A retrospective cytogenetic study was performed to determine whether non-random chromosome aberrations were related to the outcome of marrow transplantation for advanced stage acute leukemia (AL) and chronic myelogenous leukemia (CML). The patients were registered on SWOG-8612, a randomized comparison of busulphan and cyclophosphamide (BU/CY) to fractionated total body irradiation and etoposide (FTBI/VP16) as preparatory regimens for allogeneic bone marrow transplant (BMT). Blume K. G., Kopecky K. J., Henslee-Downey J. P., Forman S. J., Stiff P. J., Le Maistre C. F. & Appelbaum F. R. (1987) Blood 81, 2187. Pretreatment cytogenetic studies were available for 90 (78%) of the 115 patients who proceeded to BMT. Patients were categorized by diagnosis (ALL/AML/CML), disease status ['good' risk = second complete remission (CR2) or CML-accelerated phase (AP); 'poor' risk = third complete remission (CR3), induction failure, florid relapse or CML-blast phase (BP)] and cytogenetic status (favorable = normal cytogenetics in AL or Philadelphia chromosome positive (Ph+) standard or variant translocation as the sole findings in CML; unfavorable = all other cytogenetic aberrations). Chromosomal aberrations observed in the unfavorable category included -7, t(9;22) in AL, t(8;21) in association with complex karyotypes, t(6;9), del(9q), t/del(11q), t(1;19), hypotetraploidy, and complex karyotypes (> 3 cytogenetic anomalies). Unfavorable cytogenetic status was significantly more frequent among patients with 'poor' risk clinical disease status (P < 0.0001). In multivariate analysis, disease-free survival (DFS) was significantly poorer for patients with unfavorable cytogenetic status (P = 0.002) but not significantly related to disease status (P = 0.43). These data indicate that certain secondary chromosome aberrations [+8,i(17q), duplication of Ph] should be reclassified as relatively favorable predictors of successful BMT in CML and, therefore, be separated from the unfavorable cytogenetic aberrations characteristic of drug resistant disease [-7, inv(3), complex karyotypes]. The limited number of patients precluded definitive assessment of the prognostic significance of specific cytogenetic aberrations for any single diagnosis.
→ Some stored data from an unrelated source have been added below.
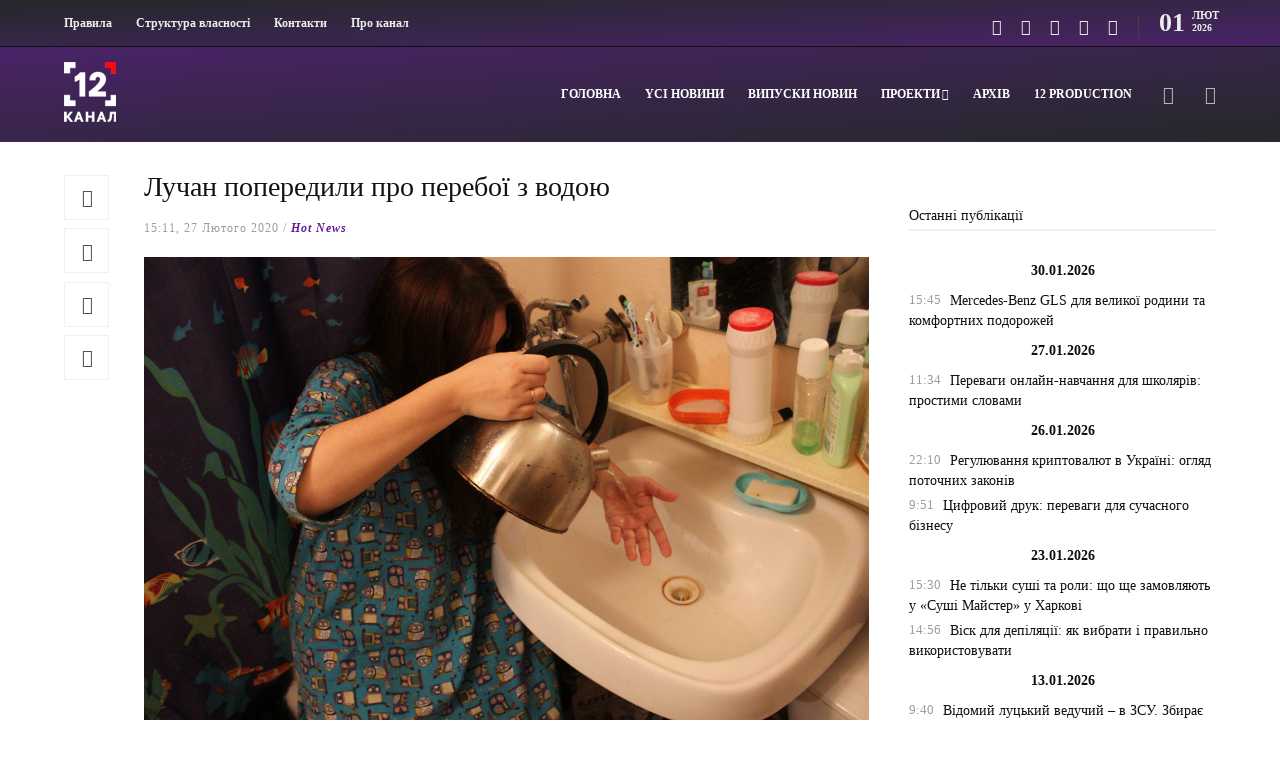

--- FILE ---
content_type: text/html; charset=utf-8
request_url: https://www.google.com/recaptcha/api2/aframe
body_size: 268
content:
<!DOCTYPE HTML><html><head><meta http-equiv="content-type" content="text/html; charset=UTF-8"></head><body><script nonce="4b1vO9oRg1V3NHZBUQMtMA">/** Anti-fraud and anti-abuse applications only. See google.com/recaptcha */ try{var clients={'sodar':'https://pagead2.googlesyndication.com/pagead/sodar?'};window.addEventListener("message",function(a){try{if(a.source===window.parent){var b=JSON.parse(a.data);var c=clients[b['id']];if(c){var d=document.createElement('img');d.src=c+b['params']+'&rc='+(localStorage.getItem("rc::a")?sessionStorage.getItem("rc::b"):"");window.document.body.appendChild(d);sessionStorage.setItem("rc::e",parseInt(sessionStorage.getItem("rc::e")||0)+1);localStorage.setItem("rc::h",'1769901040048');}}}catch(b){}});window.parent.postMessage("_grecaptcha_ready", "*");}catch(b){}</script></body></html>

--- FILE ---
content_type: application/javascript
request_url: https://12kanal.com/wp-content/themes/gillion-child/assets/js/theme.js?ver=6.7.2
body_size: -219
content:
$(function() {
	$('#aniimated-thumbnials').lightGallery({
	  thumbnail: true,
	});
	// Card's slider
  var $carousel = $('.slider-for');

  $carousel
    .slick({
      slidesToShow: 1,
      slidesToScroll: 1,
      arrows: true,
      prevArrow:"<button type='button' class='slick-prev pull-left'><i class='fa fa-angle-left' aria-hidden='true'></i></button>",
      nextArrow:"<button type='button' class='slick-next pull-right'><i class='fa fa-angle-right' aria-hidden='true'></i></button>",
      fade: true,
      adaptiveHeight: true,
      asNavFor: '.slider-nav'
    });
  $('.slider-nav').slick({
    slidesToShow: 3,
    slidesToScroll: 1,
    arrows: false,
    asNavFor: '.slider-for',
    dots: false,
    centerMode: false,
    focusOnSelect: true,
    variableWidth: true
  });


});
Nevertheless, these findings suggest that cytogenetic status may be an important and independent factor in predicting outcome following allogeneic bone marrow transplantation.
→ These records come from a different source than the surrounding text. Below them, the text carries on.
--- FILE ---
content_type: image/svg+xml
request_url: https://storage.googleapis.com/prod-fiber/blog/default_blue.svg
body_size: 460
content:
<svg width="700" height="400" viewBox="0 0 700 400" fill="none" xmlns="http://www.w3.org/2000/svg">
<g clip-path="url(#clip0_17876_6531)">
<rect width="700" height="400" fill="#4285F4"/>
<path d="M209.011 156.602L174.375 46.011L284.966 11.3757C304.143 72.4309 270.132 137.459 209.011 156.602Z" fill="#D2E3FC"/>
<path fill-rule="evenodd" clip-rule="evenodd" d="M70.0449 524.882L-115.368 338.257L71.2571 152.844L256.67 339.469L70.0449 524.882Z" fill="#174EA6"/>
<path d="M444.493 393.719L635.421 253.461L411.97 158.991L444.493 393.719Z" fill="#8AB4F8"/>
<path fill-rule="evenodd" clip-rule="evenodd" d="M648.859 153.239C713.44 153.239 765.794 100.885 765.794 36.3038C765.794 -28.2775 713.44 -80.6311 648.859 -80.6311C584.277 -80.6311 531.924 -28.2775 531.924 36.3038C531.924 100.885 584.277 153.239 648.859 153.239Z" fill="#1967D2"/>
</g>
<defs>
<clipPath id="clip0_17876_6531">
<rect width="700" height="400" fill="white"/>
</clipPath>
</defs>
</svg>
进行了一项回顾性细胞遗传学研究,以确定非随机染色体畸变是否与晚期急性白血病(AL)和慢性粒细胞白血病(CML)的骨髓移植结果相关。患者登记在SWOG - 8612研究中,该研究将白消安和环磷酰胺(BU/CY)与分次全身照射和依托泊苷(FTBI/VP16)作为异基因骨髓移植(BMT)的预处理方案进行了随机比较。Blume K.G., Kopecky K.J., Henslee - Downey J.P., Forman S.J., Stiff P.J., Le Maistre C.F. & Appelbaum F.R.(1987年),《血液》81卷,2187页。在进行BMT的115名患者中,90名(78%)有预处理细胞遗传学研究数据。患者按诊断(ALL/AML/CML)、疾病状态[“良好”风险 = 第二次完全缓解(CR2)或CML加速期(AP);“不良”风险 = 第三次完全缓解(CR3)、诱导失败、明显复发或CML急变期(BP)]和细胞遗传学状态(有利 = AL中细胞遗传学正常或CML中仅发现费城染色体阳性(Ph +)标准或变异易位;不利 = 所有其他细胞遗传学畸变)进行分类。在不利类别中观察到的染色体畸变包括 - 7、AL中的t(9;22)、与复杂核型相关的t(8;21)、t(6;9)、del(9q)、t/del(11q)、t(1;19)、亚四倍体和复杂核型(> 3种细胞遗传学异常)。在“不良”风险临床疾病状态的患者中,不利细胞遗传学状态明显更常见(P < 0.0001)。在多变量分析中,细胞遗传学状态不利的患者无病生存期(DFS)明显较差(P = 0.002),但与疾病状态无显著相关性(P = 0.43)。这些数据表明,某些继发性染色体畸变[+8,i(17q),Ph重复]应重新分类为CML中BMT成功的相对有利预测指标,因此应与耐药疾病特有的不利细胞遗传学畸变[-7,inv(3),复杂核型]区分开来。患者数量有限,无法对任何单一诊断的特定细胞遗传学畸变的预后意义进行明确评估。然而,这些发现表明细胞遗传学状态可能是预测异基因骨髓移植后结果的一个重要且独立的因素。